Conviction of Lesser Offense. The defendant may be found guilty of an offense necessarily included in the offense charged, or of an attempt to commit either the offense charged or the offense necessarily included therein if the attempt is an offense. When it appears that the defendant has committed a crime, and there is reasonable ground of doubt in which of two or more degrees he is guilty, he can be convicted of the lowest of those degrees only.

[3] Sansone v. United States, 380 U.S. 343, 350, 85 S. Ct. 1004, 13 L. Ed. 2d 882, 888 (1965); See Christie v. State, 580 P.2d 310, 317 (Alaska 1978).

[4] AS 12.15.010 provides:

Abrogation of distinctions between accessories and principals. The distinction between an accessory before the fact and a principal, and between principals in the first and second degree is abrogated; and all persons concerned in the commission of a crime, whether they directly commit the act constituting the crime or, though not present, aid and abet in its commission, shall be prosecuted, tried, and punished as principals.

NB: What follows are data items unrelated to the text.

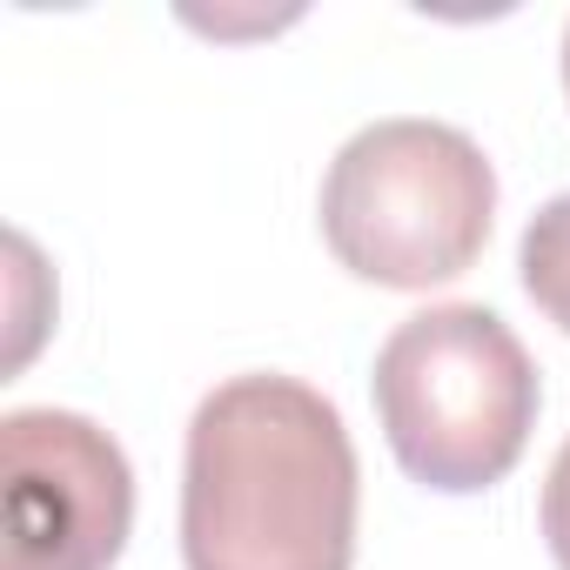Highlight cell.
I'll return each mask as SVG.
<instances>
[{
	"label": "cell",
	"instance_id": "3",
	"mask_svg": "<svg viewBox=\"0 0 570 570\" xmlns=\"http://www.w3.org/2000/svg\"><path fill=\"white\" fill-rule=\"evenodd\" d=\"M316 215L350 275L376 289H430L483 255L497 175L463 128L390 115L336 148Z\"/></svg>",
	"mask_w": 570,
	"mask_h": 570
},
{
	"label": "cell",
	"instance_id": "6",
	"mask_svg": "<svg viewBox=\"0 0 570 570\" xmlns=\"http://www.w3.org/2000/svg\"><path fill=\"white\" fill-rule=\"evenodd\" d=\"M543 543H550L557 570H570V436H563V450L543 476Z\"/></svg>",
	"mask_w": 570,
	"mask_h": 570
},
{
	"label": "cell",
	"instance_id": "4",
	"mask_svg": "<svg viewBox=\"0 0 570 570\" xmlns=\"http://www.w3.org/2000/svg\"><path fill=\"white\" fill-rule=\"evenodd\" d=\"M135 530L121 443L75 410L0 416V570H108Z\"/></svg>",
	"mask_w": 570,
	"mask_h": 570
},
{
	"label": "cell",
	"instance_id": "5",
	"mask_svg": "<svg viewBox=\"0 0 570 570\" xmlns=\"http://www.w3.org/2000/svg\"><path fill=\"white\" fill-rule=\"evenodd\" d=\"M517 268H523L530 303H537L563 336H570V195H550V202L530 215Z\"/></svg>",
	"mask_w": 570,
	"mask_h": 570
},
{
	"label": "cell",
	"instance_id": "2",
	"mask_svg": "<svg viewBox=\"0 0 570 570\" xmlns=\"http://www.w3.org/2000/svg\"><path fill=\"white\" fill-rule=\"evenodd\" d=\"M396 463L450 497L517 470L537 423V363L483 303H436L390 330L370 376Z\"/></svg>",
	"mask_w": 570,
	"mask_h": 570
},
{
	"label": "cell",
	"instance_id": "1",
	"mask_svg": "<svg viewBox=\"0 0 570 570\" xmlns=\"http://www.w3.org/2000/svg\"><path fill=\"white\" fill-rule=\"evenodd\" d=\"M188 570H350L356 443L296 376H228L202 396L181 456Z\"/></svg>",
	"mask_w": 570,
	"mask_h": 570
},
{
	"label": "cell",
	"instance_id": "7",
	"mask_svg": "<svg viewBox=\"0 0 570 570\" xmlns=\"http://www.w3.org/2000/svg\"><path fill=\"white\" fill-rule=\"evenodd\" d=\"M563 88H570V35H563Z\"/></svg>",
	"mask_w": 570,
	"mask_h": 570
}]
</instances>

[5] Whitton v. State, 479 P.2d 302, 315 (Alaska 1970).

[6] AS 11.15.295, supra note 1.

[7] The ten year minimum sentence prescribed by AS 11.15.295 is subject to suspension under AS 12.55.080. Deal v. State, 587 P.2d 740, Alaska Supreme Court Op.No. 1769 (1978).

[8] Benefield v. State, 559 P.2d 91, 97 (Alaska 1977).

[9] Id.; State v. Chaney, 477 P.2d 441, 443 (Alaska 1970).

[10] McClain v. State, 519 P.2d 811, 813-14 (Alaska 1974).

[11] Summarized, these are: 1) rehabilitation of the offender; 2) isolation of the offender from society; 3) deterrence of others with criminal proclivities similar to those of the offender; 4) deterrence of the offender himself; 5) community condemnation of the offender and affirmation of societal norms.

[12] Robbery carries a maximum sentence of fifteen years. See AS 11.15.240, supra, note 1. The use of a firearm establishes a minimum of ten years. See AS 11.15.295, supra note 1.

[13] R. Erwin, Five Years of Sentence Review in Alaska, 5 UCLA-Alaska L.Rev. 1, 13 (1975), states:

Robbery involves somewhat different considerations, given its high potential for injury. The court has affirmed substantial sentences where violence has actually occurred or where life has been endangered, or where prior convictions indicate that "less stern measures have proven unsuccessful." Nonetheless, the opinions evidence a willingness to take a hard look at the age, background and psychiatric profile of the individual offender, and it cannot be said that the court considers the possibility of sentence relief to be automatically foreclosed in the robbery area. However, it would appear appropriate to take into consideration the potential injury to the victim in arriving at a proper sentence. Certainly, the use of weapons aggravates the nature of the crime. [footnotes omitted].

[14] In this case, there was actual violence visited upon the victim of the robbery Rice struck him during a struggle for the gun.

[15] See, e.g., Middleton v. State, 577 P.2d 1050 (Alaska 1978); Benefield v. State, 559 P.2d 91 (Alaska 1977).